Episode225╱焼肉
今回からしばらくは短めなEpisodeが増えると思います。
最終決戦に向けて、しららくほのぼのとした話が続くんじゃ~。
(337.)
「いらっしゃいませ」
私たちは今、焼肉屋に来ていた。
それも、大人数で予約を入れてーー。
「予約していた嵐山です」
「わかりました。えっと12名でお越しの嵐山様、席は六人がけですので、二組に別れてください」
愛のある我が家のメンバーである私、沙鳥、舞香、六花、瑠奈、朱音、鏡子、香織、都の9人。

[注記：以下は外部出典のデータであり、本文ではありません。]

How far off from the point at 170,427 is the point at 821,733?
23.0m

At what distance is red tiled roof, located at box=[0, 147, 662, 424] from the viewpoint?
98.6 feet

愛のある我が家ではないものの協力者であるアリーシャ、みこ、宮田さんの3人。
計12人で焼肉屋に押し掛けているのだ。
「どうやって別けるの?」
瑠奈がスンスン焼肉の匂いを嗅ぎながら沙鳥に訊く。
「あなたが焼肉屋に行きたいと騒いだんですから、あなたが決めてください」
「じゃあ、まずは愛のある我が家の古参メンツと食べたい。古い順から舞香、沙鳥、ゆき、朱音、わたし、豊花の六人で」
それを聞いた鏡子がしゅんと悲しそうな表情を浮かべる。
今なら何となく理由がわかる。
おそらく愛のある我が家の古参としてカウントされないことに対して悲しんでいるのではなく、単純に私と一緒に食べられないことが悲しいのだろう。これは自意識過剰でもなんでもなく事実だろう。
皆、各々の席に着く。隣には瑠奈と朱音が着席し、向かい合わせにゆき、舞香、沙鳥が座る。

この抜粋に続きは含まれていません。